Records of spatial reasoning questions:
==========

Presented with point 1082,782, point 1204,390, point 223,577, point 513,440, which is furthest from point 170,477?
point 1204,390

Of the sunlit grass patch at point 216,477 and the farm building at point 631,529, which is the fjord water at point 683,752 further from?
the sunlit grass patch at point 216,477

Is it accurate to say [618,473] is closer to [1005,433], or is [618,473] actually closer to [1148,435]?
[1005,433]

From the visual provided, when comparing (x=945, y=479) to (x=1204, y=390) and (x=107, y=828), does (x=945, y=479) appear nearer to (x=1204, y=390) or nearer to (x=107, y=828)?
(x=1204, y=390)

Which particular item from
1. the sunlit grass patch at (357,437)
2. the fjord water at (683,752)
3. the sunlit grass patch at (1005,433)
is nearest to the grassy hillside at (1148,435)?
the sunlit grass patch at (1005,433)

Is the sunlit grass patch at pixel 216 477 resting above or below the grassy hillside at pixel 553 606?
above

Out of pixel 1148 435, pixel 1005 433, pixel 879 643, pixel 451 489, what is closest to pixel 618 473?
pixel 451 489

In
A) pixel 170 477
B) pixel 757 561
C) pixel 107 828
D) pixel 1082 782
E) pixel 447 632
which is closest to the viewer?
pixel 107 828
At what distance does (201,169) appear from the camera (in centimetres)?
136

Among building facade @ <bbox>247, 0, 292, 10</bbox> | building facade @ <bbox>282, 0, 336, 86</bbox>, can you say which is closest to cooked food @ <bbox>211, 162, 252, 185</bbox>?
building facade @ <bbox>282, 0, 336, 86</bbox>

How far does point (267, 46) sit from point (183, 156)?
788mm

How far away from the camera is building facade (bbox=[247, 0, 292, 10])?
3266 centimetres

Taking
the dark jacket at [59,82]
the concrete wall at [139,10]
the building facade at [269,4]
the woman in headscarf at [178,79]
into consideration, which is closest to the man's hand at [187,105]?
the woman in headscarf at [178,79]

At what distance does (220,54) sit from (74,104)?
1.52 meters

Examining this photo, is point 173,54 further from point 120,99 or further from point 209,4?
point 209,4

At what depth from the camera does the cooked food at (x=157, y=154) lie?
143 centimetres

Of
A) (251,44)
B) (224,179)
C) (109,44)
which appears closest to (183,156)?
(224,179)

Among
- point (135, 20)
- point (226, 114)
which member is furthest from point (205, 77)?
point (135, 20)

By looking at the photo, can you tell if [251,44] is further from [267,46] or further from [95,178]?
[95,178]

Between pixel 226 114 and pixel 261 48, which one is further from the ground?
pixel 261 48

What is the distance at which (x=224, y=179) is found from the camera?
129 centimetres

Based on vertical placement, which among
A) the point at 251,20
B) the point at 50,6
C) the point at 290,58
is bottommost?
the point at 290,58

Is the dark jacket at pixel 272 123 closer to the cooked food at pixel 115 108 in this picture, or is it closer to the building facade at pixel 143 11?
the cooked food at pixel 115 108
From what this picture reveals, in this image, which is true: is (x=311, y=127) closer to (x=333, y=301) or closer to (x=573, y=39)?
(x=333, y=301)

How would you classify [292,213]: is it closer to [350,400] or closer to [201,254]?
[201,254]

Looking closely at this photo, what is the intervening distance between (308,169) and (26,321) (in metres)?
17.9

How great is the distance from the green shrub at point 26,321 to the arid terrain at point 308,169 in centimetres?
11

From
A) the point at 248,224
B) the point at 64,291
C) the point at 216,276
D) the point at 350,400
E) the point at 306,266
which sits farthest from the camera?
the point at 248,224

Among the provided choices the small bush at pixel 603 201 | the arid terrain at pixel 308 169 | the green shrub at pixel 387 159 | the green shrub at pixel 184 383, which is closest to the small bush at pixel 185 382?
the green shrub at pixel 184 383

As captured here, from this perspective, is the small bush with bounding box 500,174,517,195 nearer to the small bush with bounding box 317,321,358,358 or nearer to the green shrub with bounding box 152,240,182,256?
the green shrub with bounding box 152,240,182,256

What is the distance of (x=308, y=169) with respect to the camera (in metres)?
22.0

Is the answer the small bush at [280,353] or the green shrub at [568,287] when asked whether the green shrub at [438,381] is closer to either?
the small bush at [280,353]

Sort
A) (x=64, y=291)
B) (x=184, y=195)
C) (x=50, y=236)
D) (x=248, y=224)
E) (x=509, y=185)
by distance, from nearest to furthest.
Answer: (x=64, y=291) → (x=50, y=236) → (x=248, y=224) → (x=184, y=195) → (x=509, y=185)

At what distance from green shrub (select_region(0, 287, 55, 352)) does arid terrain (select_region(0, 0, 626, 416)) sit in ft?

==========

> **What to produce**
Reproduce only those lines of the entries above that run from the line with "From what this" to the final line.

> **Solution to the problem**
From what this picture reveals, in this image, which is true: is (x=311, y=127) closer to (x=333, y=301) or closer to (x=573, y=39)?
(x=333, y=301)

How would you classify [292,213]: is it closer to [350,400] or closer to [201,254]?
[201,254]

Looking closely at this photo, what is the intervening distance between (308,169) and (26,321) (in metres)?
17.9

How great is the distance from the green shrub at point 26,321 to the arid terrain at point 308,169 in centimetres?
11

From
A) the point at 248,224
B) the point at 64,291
C) the point at 216,276
D) the point at 350,400
E) the point at 306,266
which sits farthest from the camera?
the point at 248,224

Among the provided choices the small bush at pixel 603 201 | the arid terrain at pixel 308 169 | the green shrub at pixel 387 159 | the green shrub at pixel 184 383, which is closest to the small bush at pixel 185 382?
the green shrub at pixel 184 383

As captured here, from this perspective, is the small bush with bounding box 500,174,517,195 nearer to the small bush with bounding box 317,321,358,358 or nearer to the green shrub with bounding box 152,240,182,256?
the green shrub with bounding box 152,240,182,256

What is the distance of (x=308, y=169) with respect to the camera (in metres)?
22.0

Is the answer the small bush at [280,353] or the green shrub at [568,287] when asked whether the green shrub at [438,381] is closer to either?
the small bush at [280,353]

Sort
A) (x=64, y=291)
B) (x=184, y=195)
C) (x=50, y=236)
D) (x=248, y=224)
E) (x=509, y=185)
by distance, from nearest to furthest.
Answer: (x=64, y=291) → (x=50, y=236) → (x=248, y=224) → (x=184, y=195) → (x=509, y=185)

At what distance from green shrub (select_region(0, 287, 55, 352)) does arid terrain (select_region(0, 0, 626, 416)) sit in ft?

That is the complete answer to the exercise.